I had a weird thought today: the Taiwanese school system makes them lazy. Sounds like a contradiction in terms, but here me out. They get SO MUCH schooling, SO MUCH homework, SO MANY test and BUXIBAN on top, that they're constantly tired and jaded, and just want to do the bare minimum of whatever they're asked to do. They don't want to think too much, don't want to write too much, want the answers given to them. "Shwei bien" is good enough.
This carries over into their adult lives - driving cars, parking, making stuff, and so on. There's little appreciation of quality, or desire to produce it. This means when they're shopping, they buy the absolute cheapest. And education is just another commodity to them. It's contradictory, because although they want their kids to go to the best schools, they still want to pay the least amount to get through, instead of focusing on quality and ensuring they get through.

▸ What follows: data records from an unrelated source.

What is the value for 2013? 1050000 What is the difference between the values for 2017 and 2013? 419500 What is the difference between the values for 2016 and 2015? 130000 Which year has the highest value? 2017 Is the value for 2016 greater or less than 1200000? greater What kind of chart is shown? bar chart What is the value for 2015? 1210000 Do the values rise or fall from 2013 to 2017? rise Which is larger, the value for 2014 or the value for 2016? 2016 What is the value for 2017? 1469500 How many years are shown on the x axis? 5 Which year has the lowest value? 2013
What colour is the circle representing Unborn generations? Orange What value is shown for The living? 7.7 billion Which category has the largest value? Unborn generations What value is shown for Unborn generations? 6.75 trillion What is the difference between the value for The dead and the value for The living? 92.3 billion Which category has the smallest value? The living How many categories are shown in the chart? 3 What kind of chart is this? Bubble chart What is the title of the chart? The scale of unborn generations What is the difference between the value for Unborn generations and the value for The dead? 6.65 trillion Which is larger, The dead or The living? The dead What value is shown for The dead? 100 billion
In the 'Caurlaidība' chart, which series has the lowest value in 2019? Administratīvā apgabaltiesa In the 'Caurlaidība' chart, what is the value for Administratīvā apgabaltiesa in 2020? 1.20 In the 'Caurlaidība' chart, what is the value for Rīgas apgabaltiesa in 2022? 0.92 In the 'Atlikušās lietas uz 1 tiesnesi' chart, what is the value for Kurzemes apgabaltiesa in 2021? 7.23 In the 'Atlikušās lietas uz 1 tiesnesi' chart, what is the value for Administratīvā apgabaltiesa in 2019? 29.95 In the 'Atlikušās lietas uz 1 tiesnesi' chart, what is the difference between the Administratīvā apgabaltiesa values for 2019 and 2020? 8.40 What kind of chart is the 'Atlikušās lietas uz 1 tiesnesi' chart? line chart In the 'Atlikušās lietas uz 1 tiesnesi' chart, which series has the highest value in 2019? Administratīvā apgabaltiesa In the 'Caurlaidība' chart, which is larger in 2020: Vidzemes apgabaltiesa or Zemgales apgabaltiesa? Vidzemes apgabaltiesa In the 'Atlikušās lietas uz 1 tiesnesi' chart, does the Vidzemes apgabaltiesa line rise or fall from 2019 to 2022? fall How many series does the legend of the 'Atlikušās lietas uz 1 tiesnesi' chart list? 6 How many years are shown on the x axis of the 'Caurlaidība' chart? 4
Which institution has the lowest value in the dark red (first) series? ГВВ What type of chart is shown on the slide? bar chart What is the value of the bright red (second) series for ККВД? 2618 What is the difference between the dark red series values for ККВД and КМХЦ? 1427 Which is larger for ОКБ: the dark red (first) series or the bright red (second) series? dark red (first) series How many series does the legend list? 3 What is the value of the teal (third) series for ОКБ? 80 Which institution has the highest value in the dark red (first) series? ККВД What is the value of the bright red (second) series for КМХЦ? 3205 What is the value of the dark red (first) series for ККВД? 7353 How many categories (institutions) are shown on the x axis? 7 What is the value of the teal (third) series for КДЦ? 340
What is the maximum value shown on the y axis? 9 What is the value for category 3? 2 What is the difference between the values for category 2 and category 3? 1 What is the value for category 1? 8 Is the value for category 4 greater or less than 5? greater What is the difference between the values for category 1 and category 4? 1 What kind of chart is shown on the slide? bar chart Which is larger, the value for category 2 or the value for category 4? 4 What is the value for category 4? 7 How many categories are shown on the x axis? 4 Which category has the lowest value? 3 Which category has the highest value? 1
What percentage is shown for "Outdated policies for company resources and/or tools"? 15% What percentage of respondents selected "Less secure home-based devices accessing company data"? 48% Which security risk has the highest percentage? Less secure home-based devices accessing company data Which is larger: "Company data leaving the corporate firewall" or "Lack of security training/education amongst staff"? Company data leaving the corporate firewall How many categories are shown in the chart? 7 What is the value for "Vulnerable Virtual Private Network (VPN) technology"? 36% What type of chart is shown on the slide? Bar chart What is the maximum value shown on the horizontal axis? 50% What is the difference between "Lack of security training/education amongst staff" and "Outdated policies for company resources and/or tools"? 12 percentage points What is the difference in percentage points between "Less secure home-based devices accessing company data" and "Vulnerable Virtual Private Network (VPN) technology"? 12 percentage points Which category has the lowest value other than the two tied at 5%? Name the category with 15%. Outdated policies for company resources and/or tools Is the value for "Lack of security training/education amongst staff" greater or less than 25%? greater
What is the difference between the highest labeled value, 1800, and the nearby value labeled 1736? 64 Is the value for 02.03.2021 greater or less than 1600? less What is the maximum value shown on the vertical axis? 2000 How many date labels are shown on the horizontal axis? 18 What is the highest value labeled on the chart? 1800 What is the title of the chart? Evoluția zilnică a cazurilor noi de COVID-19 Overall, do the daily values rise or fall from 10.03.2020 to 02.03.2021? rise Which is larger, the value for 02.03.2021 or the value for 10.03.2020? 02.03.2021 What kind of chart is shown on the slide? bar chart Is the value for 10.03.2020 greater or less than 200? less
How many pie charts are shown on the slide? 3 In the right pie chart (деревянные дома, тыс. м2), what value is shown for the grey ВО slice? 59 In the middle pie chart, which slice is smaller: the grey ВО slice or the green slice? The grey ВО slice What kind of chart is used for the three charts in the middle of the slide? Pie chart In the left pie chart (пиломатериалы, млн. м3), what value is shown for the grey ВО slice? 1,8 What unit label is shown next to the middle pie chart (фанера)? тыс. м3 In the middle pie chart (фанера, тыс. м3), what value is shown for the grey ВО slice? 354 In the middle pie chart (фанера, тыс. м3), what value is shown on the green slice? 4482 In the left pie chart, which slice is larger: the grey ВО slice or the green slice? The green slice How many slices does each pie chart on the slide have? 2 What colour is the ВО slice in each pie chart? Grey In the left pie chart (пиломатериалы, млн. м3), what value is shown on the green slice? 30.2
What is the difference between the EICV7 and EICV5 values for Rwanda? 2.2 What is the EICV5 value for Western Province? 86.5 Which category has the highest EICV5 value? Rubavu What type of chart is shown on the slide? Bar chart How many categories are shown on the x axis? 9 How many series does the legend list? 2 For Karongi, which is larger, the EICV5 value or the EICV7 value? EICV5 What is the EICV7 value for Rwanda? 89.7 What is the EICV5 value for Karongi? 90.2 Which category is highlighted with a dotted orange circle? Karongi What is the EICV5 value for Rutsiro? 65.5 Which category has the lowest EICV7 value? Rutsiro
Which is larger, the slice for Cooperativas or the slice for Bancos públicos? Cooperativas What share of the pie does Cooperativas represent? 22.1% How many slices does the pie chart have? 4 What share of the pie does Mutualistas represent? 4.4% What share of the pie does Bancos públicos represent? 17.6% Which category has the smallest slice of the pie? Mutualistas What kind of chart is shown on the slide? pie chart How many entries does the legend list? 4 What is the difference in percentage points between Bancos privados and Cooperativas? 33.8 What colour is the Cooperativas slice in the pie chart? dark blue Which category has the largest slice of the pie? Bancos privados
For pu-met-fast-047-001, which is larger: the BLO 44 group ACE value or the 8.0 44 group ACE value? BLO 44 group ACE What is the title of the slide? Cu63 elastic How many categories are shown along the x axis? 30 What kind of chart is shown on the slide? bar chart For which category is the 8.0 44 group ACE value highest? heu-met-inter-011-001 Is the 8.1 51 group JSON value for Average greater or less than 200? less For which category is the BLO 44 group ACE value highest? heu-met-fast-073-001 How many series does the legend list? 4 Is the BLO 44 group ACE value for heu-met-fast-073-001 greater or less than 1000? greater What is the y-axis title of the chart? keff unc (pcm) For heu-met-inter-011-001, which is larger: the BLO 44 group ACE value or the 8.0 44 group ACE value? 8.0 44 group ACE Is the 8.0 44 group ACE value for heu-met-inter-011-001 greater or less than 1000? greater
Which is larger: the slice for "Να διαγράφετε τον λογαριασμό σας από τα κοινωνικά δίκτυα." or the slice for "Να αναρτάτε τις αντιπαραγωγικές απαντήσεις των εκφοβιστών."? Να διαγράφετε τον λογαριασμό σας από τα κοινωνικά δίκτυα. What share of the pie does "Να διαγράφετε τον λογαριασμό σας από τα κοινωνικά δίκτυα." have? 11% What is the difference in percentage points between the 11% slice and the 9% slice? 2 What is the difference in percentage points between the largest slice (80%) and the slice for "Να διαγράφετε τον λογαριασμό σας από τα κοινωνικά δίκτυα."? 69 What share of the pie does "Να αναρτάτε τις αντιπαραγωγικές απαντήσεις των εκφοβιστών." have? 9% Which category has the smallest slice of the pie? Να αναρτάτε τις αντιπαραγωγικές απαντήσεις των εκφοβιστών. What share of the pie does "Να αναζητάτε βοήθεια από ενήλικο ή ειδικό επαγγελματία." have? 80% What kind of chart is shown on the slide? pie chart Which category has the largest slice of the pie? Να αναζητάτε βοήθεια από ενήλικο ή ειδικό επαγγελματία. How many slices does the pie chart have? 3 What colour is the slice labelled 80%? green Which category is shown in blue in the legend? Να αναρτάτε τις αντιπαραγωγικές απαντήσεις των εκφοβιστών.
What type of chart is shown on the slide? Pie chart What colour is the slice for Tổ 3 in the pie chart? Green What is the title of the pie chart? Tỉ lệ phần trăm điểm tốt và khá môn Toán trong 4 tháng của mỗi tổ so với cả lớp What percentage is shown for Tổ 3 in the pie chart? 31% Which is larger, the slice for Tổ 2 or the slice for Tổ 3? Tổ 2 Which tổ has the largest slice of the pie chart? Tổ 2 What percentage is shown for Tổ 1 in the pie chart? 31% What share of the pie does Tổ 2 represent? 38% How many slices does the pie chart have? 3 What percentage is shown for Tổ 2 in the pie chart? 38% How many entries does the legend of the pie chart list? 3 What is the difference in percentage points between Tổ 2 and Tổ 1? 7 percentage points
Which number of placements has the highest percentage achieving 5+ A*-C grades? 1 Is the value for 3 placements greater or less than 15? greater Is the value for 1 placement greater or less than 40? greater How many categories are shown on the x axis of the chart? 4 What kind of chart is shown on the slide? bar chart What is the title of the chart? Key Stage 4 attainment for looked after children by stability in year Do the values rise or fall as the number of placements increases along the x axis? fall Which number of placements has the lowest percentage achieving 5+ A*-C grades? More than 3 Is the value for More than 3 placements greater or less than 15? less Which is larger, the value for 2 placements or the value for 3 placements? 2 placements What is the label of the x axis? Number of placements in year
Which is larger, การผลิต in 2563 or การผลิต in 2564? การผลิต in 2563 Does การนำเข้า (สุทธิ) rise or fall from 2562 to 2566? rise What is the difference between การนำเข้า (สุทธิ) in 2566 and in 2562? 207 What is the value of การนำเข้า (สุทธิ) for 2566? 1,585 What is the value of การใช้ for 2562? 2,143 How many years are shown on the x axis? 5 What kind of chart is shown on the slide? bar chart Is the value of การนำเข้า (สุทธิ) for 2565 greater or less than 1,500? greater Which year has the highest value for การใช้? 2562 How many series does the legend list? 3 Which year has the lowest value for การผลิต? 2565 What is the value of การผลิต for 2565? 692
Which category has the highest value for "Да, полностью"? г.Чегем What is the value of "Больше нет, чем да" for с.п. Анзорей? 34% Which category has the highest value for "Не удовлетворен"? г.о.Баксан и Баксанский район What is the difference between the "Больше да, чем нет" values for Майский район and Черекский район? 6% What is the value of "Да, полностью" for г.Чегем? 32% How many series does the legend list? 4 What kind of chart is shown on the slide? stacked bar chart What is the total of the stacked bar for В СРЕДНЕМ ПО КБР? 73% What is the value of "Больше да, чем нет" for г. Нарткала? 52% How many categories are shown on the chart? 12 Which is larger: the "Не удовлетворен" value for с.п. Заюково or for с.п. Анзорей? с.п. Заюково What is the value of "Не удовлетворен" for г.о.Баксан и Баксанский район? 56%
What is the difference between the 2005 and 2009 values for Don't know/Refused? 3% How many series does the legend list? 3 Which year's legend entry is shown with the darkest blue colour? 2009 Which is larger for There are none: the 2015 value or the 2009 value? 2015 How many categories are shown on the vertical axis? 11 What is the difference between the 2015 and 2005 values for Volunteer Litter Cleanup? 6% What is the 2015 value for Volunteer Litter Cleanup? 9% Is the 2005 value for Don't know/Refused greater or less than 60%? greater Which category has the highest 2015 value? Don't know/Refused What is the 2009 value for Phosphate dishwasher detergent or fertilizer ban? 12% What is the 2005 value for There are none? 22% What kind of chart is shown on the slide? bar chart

When we teach TOEFL or other advanced English, we run into students who don't want to learn. They don't want to do quality, and don't seem to realize that the Western system is quality based, and the TOEFL test is quality based. They just want to learn the bare minimum - the words and questions that will enable them to scrape through.
I'm thinking that Loretta's statement of "improve yourself, improve your students" and GIT's one of wanting a BMW but wanting to pay for a Skoda are very closely related. They want a BMW but are Skodas, and have Skoda mentality...
And it all starts with too much schooling.
Am I talking completely out of my arse here? I realise of course that this is not the case for ALL people ALL of the time.